By contrast, prospective cohort studies involve the investigation of a representative sample of the population before disease onset. This sample is then followed until the occurrence of specified endpoints (see Figure 2 for a comparison of this design with a case–control study12). The purpose of this design is to identify risk factors that predispose an individual to disease, or biomarkers for predicting disease development, in the population as a whole, not only among those individuals that come to medical attention. Prospective cohort studies are particularly valuable for detecting risk factors and risk markers that might be affected by disease, treatment or lifestyle changes13, which are subject to imperfect or biased recall, and for identifying risk factors that might have early pathogenic effects14. Several large-scale prospective cohort studies of genes and environment are underway or in planning throughout the world, including the UK Biobank15 and a proposed large-scale US cohort study5. However, the need for this design in genetic research has been questioned16,17. The high costs, large sample sizes and long durations that are typical of prospective cohort studies have been contrasted to the potentially more efficient case–control design18.

Figure 2: The case–control and prospective cohort study designs.
figure 2

Case–control studies identify individuals with and without disease, determine the differences between them in past exposures or biological characteristics, and then examine those differences for potentially causative factors.
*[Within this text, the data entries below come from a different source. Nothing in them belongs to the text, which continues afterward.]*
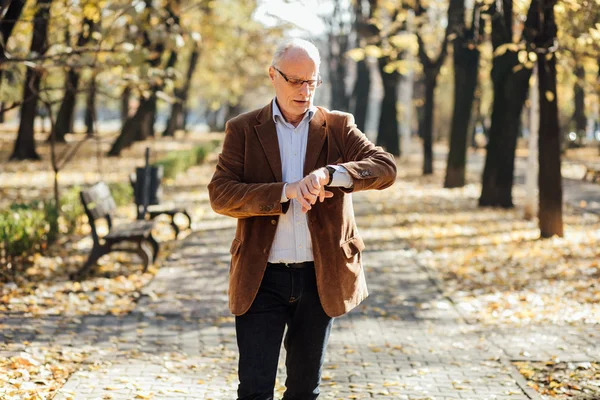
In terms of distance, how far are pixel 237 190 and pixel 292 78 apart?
52 cm

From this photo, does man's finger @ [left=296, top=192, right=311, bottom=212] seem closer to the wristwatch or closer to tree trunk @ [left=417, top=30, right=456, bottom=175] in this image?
the wristwatch

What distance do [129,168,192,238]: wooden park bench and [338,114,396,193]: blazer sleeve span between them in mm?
9745

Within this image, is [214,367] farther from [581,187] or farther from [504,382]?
[581,187]

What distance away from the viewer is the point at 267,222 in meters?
3.93

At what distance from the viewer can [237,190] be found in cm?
381

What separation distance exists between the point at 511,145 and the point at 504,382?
12.1m

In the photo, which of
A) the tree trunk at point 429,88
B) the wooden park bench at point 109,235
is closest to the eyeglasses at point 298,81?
the wooden park bench at point 109,235

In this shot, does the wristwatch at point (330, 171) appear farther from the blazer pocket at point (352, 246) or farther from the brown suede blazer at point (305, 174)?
the blazer pocket at point (352, 246)

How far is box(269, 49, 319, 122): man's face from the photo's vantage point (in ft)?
12.4

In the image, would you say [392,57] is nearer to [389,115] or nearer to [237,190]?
[389,115]

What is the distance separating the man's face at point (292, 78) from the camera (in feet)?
12.4

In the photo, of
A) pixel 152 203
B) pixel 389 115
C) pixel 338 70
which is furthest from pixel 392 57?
pixel 338 70

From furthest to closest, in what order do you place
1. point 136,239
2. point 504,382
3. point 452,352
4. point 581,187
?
point 581,187, point 136,239, point 452,352, point 504,382

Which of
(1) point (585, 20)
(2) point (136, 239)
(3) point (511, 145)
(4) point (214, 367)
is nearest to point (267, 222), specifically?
(4) point (214, 367)
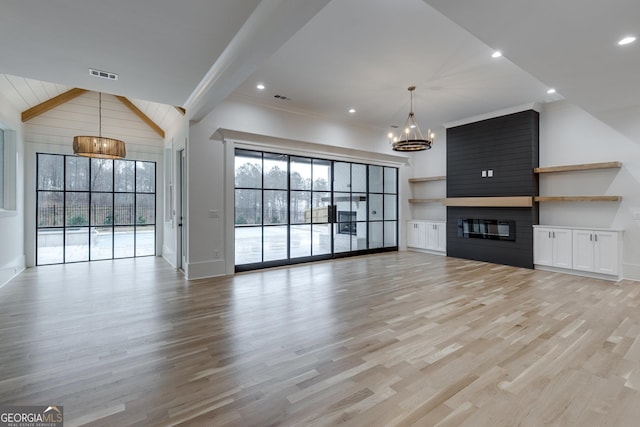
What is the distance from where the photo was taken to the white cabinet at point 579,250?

Prospective cohortstudies identify individuals with and without a given exposure, follow them through time to determine who develops disease, and then examine differences in the preceding exposures for potentially causative factors. Modified with permission from Ref. 12 © (2003) Massachusetts Medical Society.

Here we present the advantages of the prospective cohort design, which avoids or significantly reduces the important weaknesses of the case–control design, particularly with respect to identifying gene–environment interactions. We begin by discussing how bias can be introduced into studies of risk factors for disease, followed by an analysis of the extent to which each design is affected by such biases and other weaknesses, and the advantages that prospective cohort studies provide. We then outline the instances in which we believe that prospective cohort studies have important advantages, with a feasability analysis that includes the sample sizes needed to identify genetic and environmental risk factors and their interactions, and the challenges faced. On this basis, we argue that prospective cohort studies provide a valuable, feasible and, indeed, indispensable means of exploring the genetic basis of complex human diseases. We also put forward the case for carrying out new, large-scale studies of this type to determine the roles of genes and environment in diseases of major public health importance.

Potential sources of bias

The validity of the evidence from observational studies of the genetic and environmental influences on disease relies on the avoidance of bias, which is defined as: “Any process at any stage of inference which tends to produce results or conclusions that differ systematically from the truth”.19 Reduction of bias is the principal reason for preferring the prospective cohort design to the case–control design.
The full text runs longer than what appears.